§ **Exercise directions**
Starting at the line that contains "Manchester United forward" and stopping at the line that contains "Airman 1st Class Anthony", transcribe every line of the material below exactly; pictures stay out.

§ **Data under study**
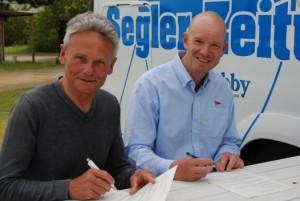 Ilja Wolf (BYC, li.) und Klaus Lahme (NRV, re.) unterzeichnen den Kooperationsvertrag; Foto: Segler-Zeitung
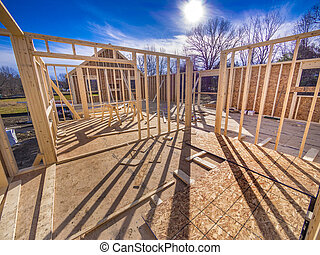 New house framing with studs and flooring being put up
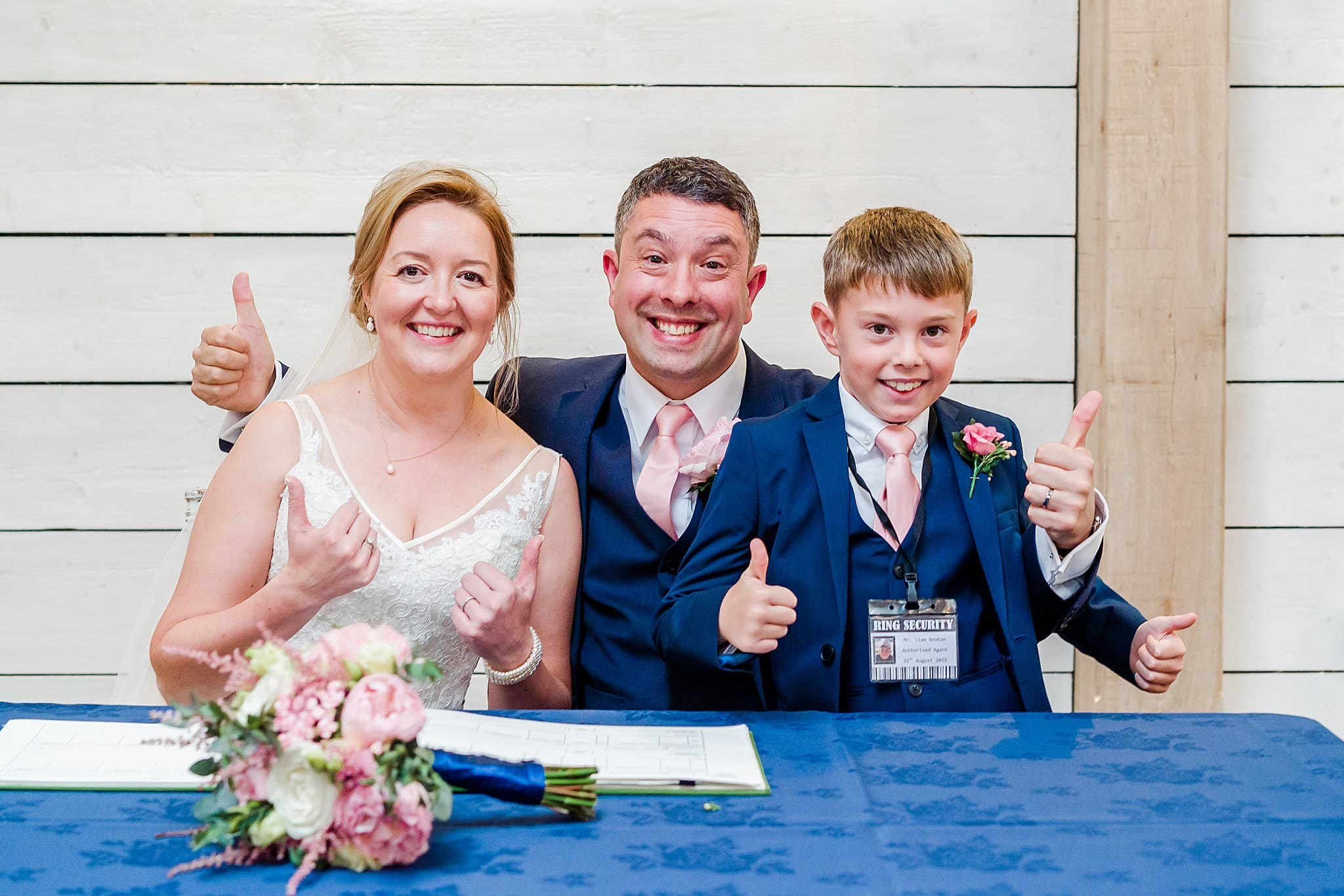 Bride, groom and their son all have thumbs up after their wedding ceremony at Newton House Barns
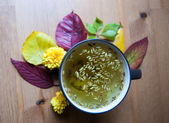 Tea cup with tea inscription in autumnal setting. Closup. — Stock Photo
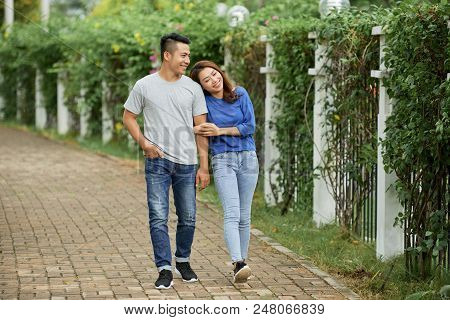 Loving Young Asian Couple Holding Hands And Walking On Pathway In Summer Green Park Being In Love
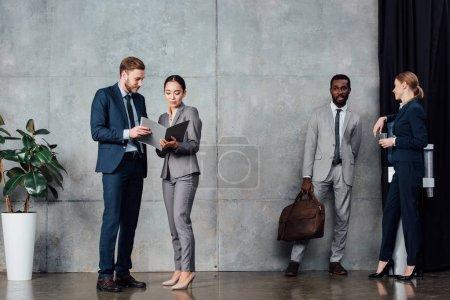 multiethnic businesspeople in formal wear talking in waiting hall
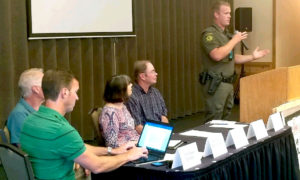 Hayden Lake Watershed Association Board members listen to the County Sheriff's Deputy.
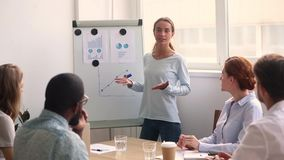 Young businesswoman coach drawing graph on flip chart give presentation. Young businesswoman coach presenter drawing graph on flip chart talking give stock video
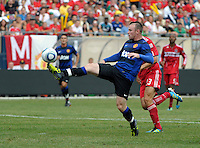 Manchester United forward Wayne Rooney (10) chips the ball over Chicago Fire goalkeeper Jon Conway (not pictured) to score Manchester United's first goal.  Manchester United defeated the Chicago Fire 3-1 at Soldier Field in Chicago, IL on July 23, 2011.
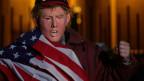 Ein Mann mit Trump-Maske bei einer Demo gegen den Klimawandel.
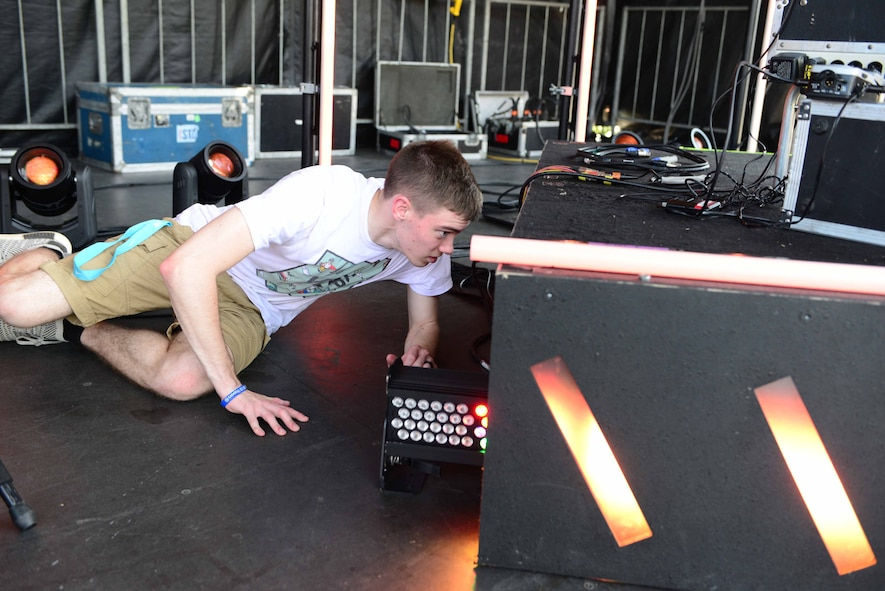 Airman 1st Class Anthony Connors, 14th Force Support Squadron personnelist, hooks up lights on stage July 6, 2018, on Columbus Air Force Base, Mississippi. Air Force Entertainment and participating bases agreed that base personnel would provide volunteers to assist the stage crew in setting up and running the event. (U.S. Air Force photo by Airman 1st Class Beaux Hebert)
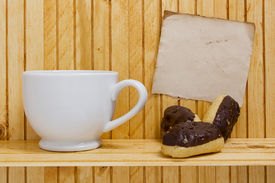 image of pastarelle  - Small eclairs on a shelf next to the cup - JPG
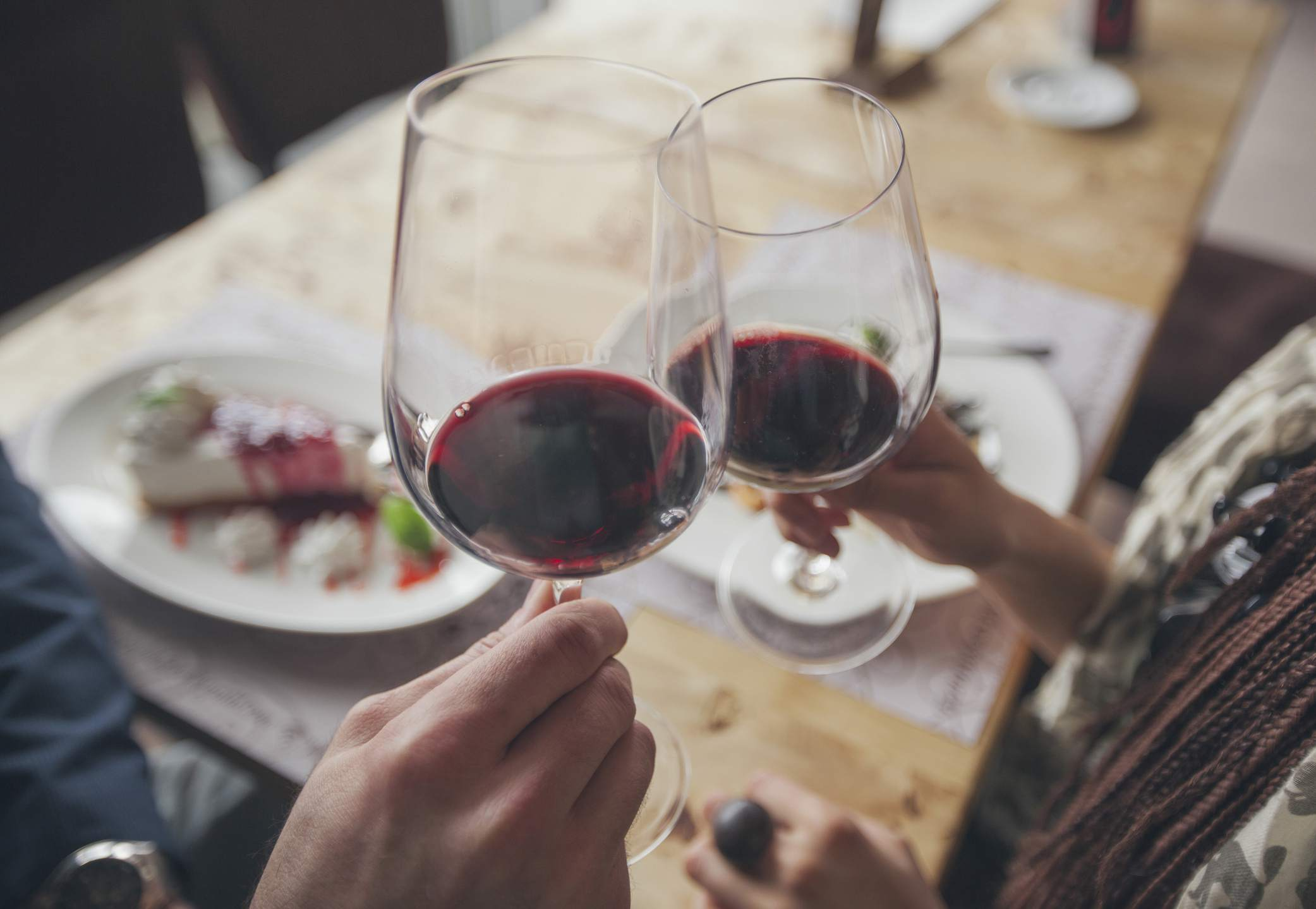 Couple toasting two glasses of red wine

§ **Task output**
 Manchester United forward Wayne Rooney (10) chips the ball over Chicago Fire goalkeeper Jon Conway (not pictured) to score Manchester United's first goal.  Manchester United defeated the Chicago Fire 3-1 at Soldier Field in Chicago, IL on July 23, 2011.
 Ein Mann mit Trump-Maske bei einer Demo gegen den Klimawandel.
 Airman 1st Class Anthony Connors, 14th Force Support Squadron personnelist, hooks up lights on stage July 6, 2018, on Columbus Air Force Base, Mississippi. Air Force Entertainment and participating bases agreed that base personnel would provide volunteers to assist the stage crew in setting up and running the event. (U.S. Air Force photo by Airman 1st Class Beaux Hebert)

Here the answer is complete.